There is increasing evidence of the effect that global warming is having on the Antarctic. Last week a Nasa study reported that the last remaining section of the 625-square-mile Larsen B ice shelf, which partially collapsed in 2002, is likely to have disappeared entirely by 2020.
Ice And The Sky will close the 68th Cannes Festival on 24 May, and Jacquet is hoping to use his red carpet screening at the world’s most glamorous festival both to honour Lorius – “the very first to understand something very important for us” – and to draw attention to the devastating consequences of climate change.
“For me, this is very important. I am talking about moral aspects of the question.
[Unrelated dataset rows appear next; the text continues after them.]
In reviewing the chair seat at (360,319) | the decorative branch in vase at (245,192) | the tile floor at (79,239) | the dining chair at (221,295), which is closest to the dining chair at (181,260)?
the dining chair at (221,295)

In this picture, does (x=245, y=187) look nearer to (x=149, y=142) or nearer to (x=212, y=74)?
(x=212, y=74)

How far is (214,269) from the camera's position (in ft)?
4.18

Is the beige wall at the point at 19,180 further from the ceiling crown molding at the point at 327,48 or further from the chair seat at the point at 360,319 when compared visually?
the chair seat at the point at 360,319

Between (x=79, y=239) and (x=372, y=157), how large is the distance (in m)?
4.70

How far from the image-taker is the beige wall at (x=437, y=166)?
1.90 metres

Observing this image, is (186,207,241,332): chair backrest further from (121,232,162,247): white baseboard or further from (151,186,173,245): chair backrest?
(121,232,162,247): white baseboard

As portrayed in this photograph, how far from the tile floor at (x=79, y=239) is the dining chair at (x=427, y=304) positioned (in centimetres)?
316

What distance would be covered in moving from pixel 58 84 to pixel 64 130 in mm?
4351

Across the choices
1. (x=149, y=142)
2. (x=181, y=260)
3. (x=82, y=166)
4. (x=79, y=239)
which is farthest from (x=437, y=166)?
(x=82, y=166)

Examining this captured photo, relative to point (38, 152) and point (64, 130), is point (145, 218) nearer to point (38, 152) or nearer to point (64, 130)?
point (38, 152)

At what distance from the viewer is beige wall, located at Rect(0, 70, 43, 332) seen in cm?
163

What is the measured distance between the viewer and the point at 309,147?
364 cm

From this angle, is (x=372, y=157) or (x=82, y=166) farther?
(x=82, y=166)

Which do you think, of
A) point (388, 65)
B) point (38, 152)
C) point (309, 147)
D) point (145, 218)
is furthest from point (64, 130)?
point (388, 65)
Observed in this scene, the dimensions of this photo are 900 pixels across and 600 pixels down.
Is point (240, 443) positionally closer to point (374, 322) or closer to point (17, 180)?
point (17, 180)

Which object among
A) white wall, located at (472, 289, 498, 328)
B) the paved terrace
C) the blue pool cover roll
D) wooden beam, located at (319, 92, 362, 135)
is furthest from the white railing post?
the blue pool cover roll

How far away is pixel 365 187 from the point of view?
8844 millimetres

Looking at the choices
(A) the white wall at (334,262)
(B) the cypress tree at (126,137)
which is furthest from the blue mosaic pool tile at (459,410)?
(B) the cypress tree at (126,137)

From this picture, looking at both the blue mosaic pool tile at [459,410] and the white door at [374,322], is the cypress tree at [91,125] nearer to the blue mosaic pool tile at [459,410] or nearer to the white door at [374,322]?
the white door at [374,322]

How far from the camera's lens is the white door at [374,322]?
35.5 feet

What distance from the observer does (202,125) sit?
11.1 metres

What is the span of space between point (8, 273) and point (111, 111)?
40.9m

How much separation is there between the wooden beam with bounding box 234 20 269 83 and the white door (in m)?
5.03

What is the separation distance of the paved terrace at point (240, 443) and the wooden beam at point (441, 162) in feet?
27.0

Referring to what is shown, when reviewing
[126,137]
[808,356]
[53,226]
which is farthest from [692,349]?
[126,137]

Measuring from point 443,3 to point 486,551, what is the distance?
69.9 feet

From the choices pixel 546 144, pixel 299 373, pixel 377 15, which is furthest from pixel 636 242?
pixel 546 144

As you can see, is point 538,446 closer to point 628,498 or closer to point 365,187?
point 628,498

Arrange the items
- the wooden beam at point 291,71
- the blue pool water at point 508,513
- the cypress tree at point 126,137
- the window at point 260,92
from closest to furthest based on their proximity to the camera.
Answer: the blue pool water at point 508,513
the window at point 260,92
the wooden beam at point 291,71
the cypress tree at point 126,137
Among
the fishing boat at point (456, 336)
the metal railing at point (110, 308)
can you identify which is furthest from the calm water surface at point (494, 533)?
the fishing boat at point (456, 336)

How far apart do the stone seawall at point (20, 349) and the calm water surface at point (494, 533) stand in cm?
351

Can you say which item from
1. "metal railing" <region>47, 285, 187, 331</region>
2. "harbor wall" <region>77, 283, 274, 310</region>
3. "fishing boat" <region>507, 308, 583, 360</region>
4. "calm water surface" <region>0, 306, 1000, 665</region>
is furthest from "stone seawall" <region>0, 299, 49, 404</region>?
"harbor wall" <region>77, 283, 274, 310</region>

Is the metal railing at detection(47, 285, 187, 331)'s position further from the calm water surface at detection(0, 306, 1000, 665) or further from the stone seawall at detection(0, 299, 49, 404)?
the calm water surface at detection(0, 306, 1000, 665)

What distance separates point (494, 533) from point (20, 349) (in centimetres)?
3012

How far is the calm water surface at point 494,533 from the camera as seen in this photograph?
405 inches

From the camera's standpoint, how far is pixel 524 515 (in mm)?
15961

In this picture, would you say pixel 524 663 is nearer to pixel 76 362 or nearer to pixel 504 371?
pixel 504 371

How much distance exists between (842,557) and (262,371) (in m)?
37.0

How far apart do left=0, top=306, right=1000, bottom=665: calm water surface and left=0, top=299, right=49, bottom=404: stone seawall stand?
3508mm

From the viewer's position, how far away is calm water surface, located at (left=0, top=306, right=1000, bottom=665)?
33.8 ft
I can’t still tell stories about nature and animals without telling people there is something very important to do to conserve this planet and this wonderful environment. I feel very obliged to do it.”
Jacquet has written of how Lorius, who first visited the region in the mid-1950s, “discovered that each air bubble clenched within the pole icefields was an air sample dating back to the time when it got caught in the ice... in other words, a few metres down, the air contained in the ice used to be breathed by the Romans. “Temperatures, air bubbles… Such discoveries resulted in drilling operations that would later help him go more than 400,000 years back in our climate history, which had never been done before.”
The French director “loves” Antarctica and relishes the challenges in shooting there. “We were able to film in -57C in ice caves,” he said. “I like this challenge. I like to be able to capture images in this region where people are not able to go.”
Jacquet’s response to those who deny climate change is one of anguished bafflement. “It is something very natural – to be able to breathe clean air and drink pure water. Why someone can refuse that I do not understand. Now, we must invent new means to live on the planet.” He added that he is “very disturbed” by “very passive positions” taken by the sceptics.
Nor is the director apologetic about showing penguins as cute creatures or embarrassed by audiences who regarded March Of The Penguins – funded by National Geographic – as a glorified Disney movie. “Making a Disney film is not bad!” As a filmmaker, Jacquet said, he “tries to share emotion”.
The Cannes Festival rarely shows documentaries in official selection. Michael Moore’s Bowling For Columbine (2002) and Jonathan Nossiter’s Mondovino (2004) are rare examples of documentaries that have been given the red carpet treatment.
However, Jacquet believes his film deserves its place in Cannes.
More than 35 million people saw March Of The Penguins. Jacquet’s hope is that Ice And The Sky (which will be released in France to tie in with the COP 21: UN climate change conference in Paris in the autumn) will have a similar reach.